Question

A bird flies for 4s with a velocity of $|t - 2|m/s$ in a straight line, where t is time in seconds. It covers a distance of
A. 2m
B. 4m
C. 6m
D. 8m

Answer 1

Hint: Distance covered can be calculated by taking the product of time taken by the bird and the velocity with which it is moving. Velocity is equal to the time derivative of distance travelled.

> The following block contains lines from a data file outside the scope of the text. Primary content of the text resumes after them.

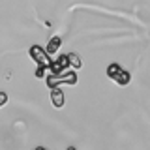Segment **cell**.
Returning a JSON list of instances; mask_svg holds the SVG:
<instances>
[{
    "mask_svg": "<svg viewBox=\"0 0 150 150\" xmlns=\"http://www.w3.org/2000/svg\"><path fill=\"white\" fill-rule=\"evenodd\" d=\"M64 101H66L64 92L60 90V88H56V86L51 88V103H53V107H56V109H62V107H64Z\"/></svg>",
    "mask_w": 150,
    "mask_h": 150,
    "instance_id": "3957f363",
    "label": "cell"
},
{
    "mask_svg": "<svg viewBox=\"0 0 150 150\" xmlns=\"http://www.w3.org/2000/svg\"><path fill=\"white\" fill-rule=\"evenodd\" d=\"M54 81H58V83H68V84H75V83H77V75H75V71H66V73L60 75V77L51 75V77L47 79V84H49V86H53Z\"/></svg>",
    "mask_w": 150,
    "mask_h": 150,
    "instance_id": "7a4b0ae2",
    "label": "cell"
},
{
    "mask_svg": "<svg viewBox=\"0 0 150 150\" xmlns=\"http://www.w3.org/2000/svg\"><path fill=\"white\" fill-rule=\"evenodd\" d=\"M28 53H30V56L38 62V66H40V68H43V66H49V64H51V60H49V56H47V53L41 49L40 45H32Z\"/></svg>",
    "mask_w": 150,
    "mask_h": 150,
    "instance_id": "6da1fadb",
    "label": "cell"
},
{
    "mask_svg": "<svg viewBox=\"0 0 150 150\" xmlns=\"http://www.w3.org/2000/svg\"><path fill=\"white\" fill-rule=\"evenodd\" d=\"M66 58H68V62L73 66L75 69H79L83 66V62H81V56H79L77 53H69V54H66Z\"/></svg>",
    "mask_w": 150,
    "mask_h": 150,
    "instance_id": "5b68a950",
    "label": "cell"
},
{
    "mask_svg": "<svg viewBox=\"0 0 150 150\" xmlns=\"http://www.w3.org/2000/svg\"><path fill=\"white\" fill-rule=\"evenodd\" d=\"M8 103V94L6 92H0V107H4Z\"/></svg>",
    "mask_w": 150,
    "mask_h": 150,
    "instance_id": "52a82bcc",
    "label": "cell"
},
{
    "mask_svg": "<svg viewBox=\"0 0 150 150\" xmlns=\"http://www.w3.org/2000/svg\"><path fill=\"white\" fill-rule=\"evenodd\" d=\"M115 81L118 83V84H128V83H129V73L126 71V69H120V71L116 73Z\"/></svg>",
    "mask_w": 150,
    "mask_h": 150,
    "instance_id": "8992f818",
    "label": "cell"
},
{
    "mask_svg": "<svg viewBox=\"0 0 150 150\" xmlns=\"http://www.w3.org/2000/svg\"><path fill=\"white\" fill-rule=\"evenodd\" d=\"M60 45H62V40H60V36L51 38V40H49V43H47L45 53H47V54H53V53H56V51L60 49Z\"/></svg>",
    "mask_w": 150,
    "mask_h": 150,
    "instance_id": "277c9868",
    "label": "cell"
}]
</instances>
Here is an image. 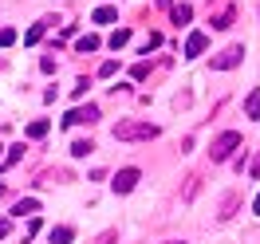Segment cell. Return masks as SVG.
<instances>
[{
	"label": "cell",
	"mask_w": 260,
	"mask_h": 244,
	"mask_svg": "<svg viewBox=\"0 0 260 244\" xmlns=\"http://www.w3.org/2000/svg\"><path fill=\"white\" fill-rule=\"evenodd\" d=\"M248 173H252V178L260 181V154H256V162H252V169H248Z\"/></svg>",
	"instance_id": "cell-25"
},
{
	"label": "cell",
	"mask_w": 260,
	"mask_h": 244,
	"mask_svg": "<svg viewBox=\"0 0 260 244\" xmlns=\"http://www.w3.org/2000/svg\"><path fill=\"white\" fill-rule=\"evenodd\" d=\"M244 114H248V118H260V87L248 91V98H244Z\"/></svg>",
	"instance_id": "cell-8"
},
{
	"label": "cell",
	"mask_w": 260,
	"mask_h": 244,
	"mask_svg": "<svg viewBox=\"0 0 260 244\" xmlns=\"http://www.w3.org/2000/svg\"><path fill=\"white\" fill-rule=\"evenodd\" d=\"M83 122H87V126H91V122H99V107H91V102H87V107L67 111V118H63V126H83Z\"/></svg>",
	"instance_id": "cell-3"
},
{
	"label": "cell",
	"mask_w": 260,
	"mask_h": 244,
	"mask_svg": "<svg viewBox=\"0 0 260 244\" xmlns=\"http://www.w3.org/2000/svg\"><path fill=\"white\" fill-rule=\"evenodd\" d=\"M138 178H142V173H138V169H134V165H126V169H118V173H114V181H111V189H114V193H130V189H134V185H138Z\"/></svg>",
	"instance_id": "cell-4"
},
{
	"label": "cell",
	"mask_w": 260,
	"mask_h": 244,
	"mask_svg": "<svg viewBox=\"0 0 260 244\" xmlns=\"http://www.w3.org/2000/svg\"><path fill=\"white\" fill-rule=\"evenodd\" d=\"M48 236H51V244H71V240H75V228H67V225H59V228H51Z\"/></svg>",
	"instance_id": "cell-9"
},
{
	"label": "cell",
	"mask_w": 260,
	"mask_h": 244,
	"mask_svg": "<svg viewBox=\"0 0 260 244\" xmlns=\"http://www.w3.org/2000/svg\"><path fill=\"white\" fill-rule=\"evenodd\" d=\"M44 40V24H32L28 32H24V44H40Z\"/></svg>",
	"instance_id": "cell-16"
},
{
	"label": "cell",
	"mask_w": 260,
	"mask_h": 244,
	"mask_svg": "<svg viewBox=\"0 0 260 244\" xmlns=\"http://www.w3.org/2000/svg\"><path fill=\"white\" fill-rule=\"evenodd\" d=\"M16 44V28H0V48H12Z\"/></svg>",
	"instance_id": "cell-19"
},
{
	"label": "cell",
	"mask_w": 260,
	"mask_h": 244,
	"mask_svg": "<svg viewBox=\"0 0 260 244\" xmlns=\"http://www.w3.org/2000/svg\"><path fill=\"white\" fill-rule=\"evenodd\" d=\"M241 59H244V48L233 44V48H225L221 55H213V67H217V71H229V67H237Z\"/></svg>",
	"instance_id": "cell-5"
},
{
	"label": "cell",
	"mask_w": 260,
	"mask_h": 244,
	"mask_svg": "<svg viewBox=\"0 0 260 244\" xmlns=\"http://www.w3.org/2000/svg\"><path fill=\"white\" fill-rule=\"evenodd\" d=\"M95 24H114V20H118V12H114V8H107V4H103V8H95Z\"/></svg>",
	"instance_id": "cell-12"
},
{
	"label": "cell",
	"mask_w": 260,
	"mask_h": 244,
	"mask_svg": "<svg viewBox=\"0 0 260 244\" xmlns=\"http://www.w3.org/2000/svg\"><path fill=\"white\" fill-rule=\"evenodd\" d=\"M233 16H237V8H225L221 16H213V28H217V32H225L229 24H233Z\"/></svg>",
	"instance_id": "cell-13"
},
{
	"label": "cell",
	"mask_w": 260,
	"mask_h": 244,
	"mask_svg": "<svg viewBox=\"0 0 260 244\" xmlns=\"http://www.w3.org/2000/svg\"><path fill=\"white\" fill-rule=\"evenodd\" d=\"M126 44H130V28H118V32L111 36V48L118 51V48H126Z\"/></svg>",
	"instance_id": "cell-15"
},
{
	"label": "cell",
	"mask_w": 260,
	"mask_h": 244,
	"mask_svg": "<svg viewBox=\"0 0 260 244\" xmlns=\"http://www.w3.org/2000/svg\"><path fill=\"white\" fill-rule=\"evenodd\" d=\"M20 158H24V142H16V146H8V158H4V165H16Z\"/></svg>",
	"instance_id": "cell-17"
},
{
	"label": "cell",
	"mask_w": 260,
	"mask_h": 244,
	"mask_svg": "<svg viewBox=\"0 0 260 244\" xmlns=\"http://www.w3.org/2000/svg\"><path fill=\"white\" fill-rule=\"evenodd\" d=\"M158 44H162V36H158V32H150V40H146V44H142V55H150V51L158 48Z\"/></svg>",
	"instance_id": "cell-21"
},
{
	"label": "cell",
	"mask_w": 260,
	"mask_h": 244,
	"mask_svg": "<svg viewBox=\"0 0 260 244\" xmlns=\"http://www.w3.org/2000/svg\"><path fill=\"white\" fill-rule=\"evenodd\" d=\"M130 75H134V79H146V75H150V63H134V67H130Z\"/></svg>",
	"instance_id": "cell-22"
},
{
	"label": "cell",
	"mask_w": 260,
	"mask_h": 244,
	"mask_svg": "<svg viewBox=\"0 0 260 244\" xmlns=\"http://www.w3.org/2000/svg\"><path fill=\"white\" fill-rule=\"evenodd\" d=\"M91 142H87V138H79V142H71V158H87V154H91Z\"/></svg>",
	"instance_id": "cell-14"
},
{
	"label": "cell",
	"mask_w": 260,
	"mask_h": 244,
	"mask_svg": "<svg viewBox=\"0 0 260 244\" xmlns=\"http://www.w3.org/2000/svg\"><path fill=\"white\" fill-rule=\"evenodd\" d=\"M40 71H48V75H51V71H55V59H51V55H44V59H40Z\"/></svg>",
	"instance_id": "cell-23"
},
{
	"label": "cell",
	"mask_w": 260,
	"mask_h": 244,
	"mask_svg": "<svg viewBox=\"0 0 260 244\" xmlns=\"http://www.w3.org/2000/svg\"><path fill=\"white\" fill-rule=\"evenodd\" d=\"M114 71H118V59H107V63H103V67H99V75H103V79H111V75H114Z\"/></svg>",
	"instance_id": "cell-20"
},
{
	"label": "cell",
	"mask_w": 260,
	"mask_h": 244,
	"mask_svg": "<svg viewBox=\"0 0 260 244\" xmlns=\"http://www.w3.org/2000/svg\"><path fill=\"white\" fill-rule=\"evenodd\" d=\"M8 228H12V221H8V217H0V236H8Z\"/></svg>",
	"instance_id": "cell-24"
},
{
	"label": "cell",
	"mask_w": 260,
	"mask_h": 244,
	"mask_svg": "<svg viewBox=\"0 0 260 244\" xmlns=\"http://www.w3.org/2000/svg\"><path fill=\"white\" fill-rule=\"evenodd\" d=\"M150 138H158L154 122H118L114 126V142H150Z\"/></svg>",
	"instance_id": "cell-1"
},
{
	"label": "cell",
	"mask_w": 260,
	"mask_h": 244,
	"mask_svg": "<svg viewBox=\"0 0 260 244\" xmlns=\"http://www.w3.org/2000/svg\"><path fill=\"white\" fill-rule=\"evenodd\" d=\"M99 244H114V232H103V236H99Z\"/></svg>",
	"instance_id": "cell-26"
},
{
	"label": "cell",
	"mask_w": 260,
	"mask_h": 244,
	"mask_svg": "<svg viewBox=\"0 0 260 244\" xmlns=\"http://www.w3.org/2000/svg\"><path fill=\"white\" fill-rule=\"evenodd\" d=\"M237 146H241V134H237V130H225L217 142H213V150H209L213 162H229V154H233Z\"/></svg>",
	"instance_id": "cell-2"
},
{
	"label": "cell",
	"mask_w": 260,
	"mask_h": 244,
	"mask_svg": "<svg viewBox=\"0 0 260 244\" xmlns=\"http://www.w3.org/2000/svg\"><path fill=\"white\" fill-rule=\"evenodd\" d=\"M0 150H4V146H0Z\"/></svg>",
	"instance_id": "cell-29"
},
{
	"label": "cell",
	"mask_w": 260,
	"mask_h": 244,
	"mask_svg": "<svg viewBox=\"0 0 260 244\" xmlns=\"http://www.w3.org/2000/svg\"><path fill=\"white\" fill-rule=\"evenodd\" d=\"M79 51L87 55V51H99V36H83L79 40Z\"/></svg>",
	"instance_id": "cell-18"
},
{
	"label": "cell",
	"mask_w": 260,
	"mask_h": 244,
	"mask_svg": "<svg viewBox=\"0 0 260 244\" xmlns=\"http://www.w3.org/2000/svg\"><path fill=\"white\" fill-rule=\"evenodd\" d=\"M36 209H40L36 197H20L16 205H12V217H36Z\"/></svg>",
	"instance_id": "cell-7"
},
{
	"label": "cell",
	"mask_w": 260,
	"mask_h": 244,
	"mask_svg": "<svg viewBox=\"0 0 260 244\" xmlns=\"http://www.w3.org/2000/svg\"><path fill=\"white\" fill-rule=\"evenodd\" d=\"M252 213H260V193H256V201H252Z\"/></svg>",
	"instance_id": "cell-27"
},
{
	"label": "cell",
	"mask_w": 260,
	"mask_h": 244,
	"mask_svg": "<svg viewBox=\"0 0 260 244\" xmlns=\"http://www.w3.org/2000/svg\"><path fill=\"white\" fill-rule=\"evenodd\" d=\"M48 130H51V122H48V118H36V122H28V138H44Z\"/></svg>",
	"instance_id": "cell-11"
},
{
	"label": "cell",
	"mask_w": 260,
	"mask_h": 244,
	"mask_svg": "<svg viewBox=\"0 0 260 244\" xmlns=\"http://www.w3.org/2000/svg\"><path fill=\"white\" fill-rule=\"evenodd\" d=\"M166 244H181V240H166Z\"/></svg>",
	"instance_id": "cell-28"
},
{
	"label": "cell",
	"mask_w": 260,
	"mask_h": 244,
	"mask_svg": "<svg viewBox=\"0 0 260 244\" xmlns=\"http://www.w3.org/2000/svg\"><path fill=\"white\" fill-rule=\"evenodd\" d=\"M205 44H209V36H205V32H189V40H185V51H181V55H185V59H193V55H201V51H205Z\"/></svg>",
	"instance_id": "cell-6"
},
{
	"label": "cell",
	"mask_w": 260,
	"mask_h": 244,
	"mask_svg": "<svg viewBox=\"0 0 260 244\" xmlns=\"http://www.w3.org/2000/svg\"><path fill=\"white\" fill-rule=\"evenodd\" d=\"M189 20H193V8H189V4H174V24H189Z\"/></svg>",
	"instance_id": "cell-10"
}]
</instances>
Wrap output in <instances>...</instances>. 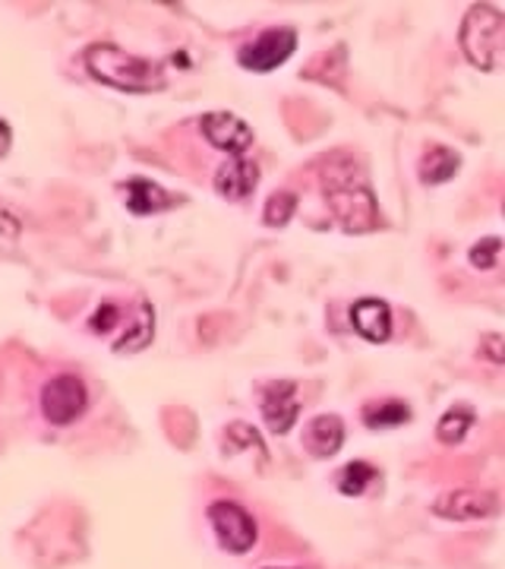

Complete Step-by-Step solution:
$ t = 2s $
$v = |t - 2|m/s $
Velocity is a function of time here and we know that distance is equal to the product of time and velocity and must be a positive quantity. Therefore, for first 2sec,
$v = (2 - t)m/s$ and after 2 sec, $v = (t - 2)m/s$. Now, velocity is the time-derivative of distance. In differential form,
$ v = \dfrac{{dx}}{{dt}} \\
 \Rightarrow dx = vdt \\ $
Integrating both sides, we get
$ \int {dx = \int {vdt} } \\
   \Rightarrow x = \int\limits_0^2 {(2 - t)dt} + \int\limits_2^4 {(t - 2)dt} \\
   \Rightarrow x = \left[ {2t} \right]_0^2 - \left[ {\dfrac{{{t^2}}}{2}} \right]_0^2 + \left[ {\dfrac{{{t^2}}}{2}} \right]_2^4 - \left[ {2t} \right]_2^4 \\
   \Rightarrow x = 4 - 2 + 8 - 2 - 8 + 4 \\
   \Rightarrow x = 4m \\ $
Hence, the correct answer is option B.

Note: If we directly substitute the value of time t into the expression for velocity and then multiply velocity with time to get distance then we obtain option D which is wrong. This is because the velocity being a function of time means that there is instantaneous change taking place with time and we need to calculate the amount of change at every point which is done by integrating as done in the above solution.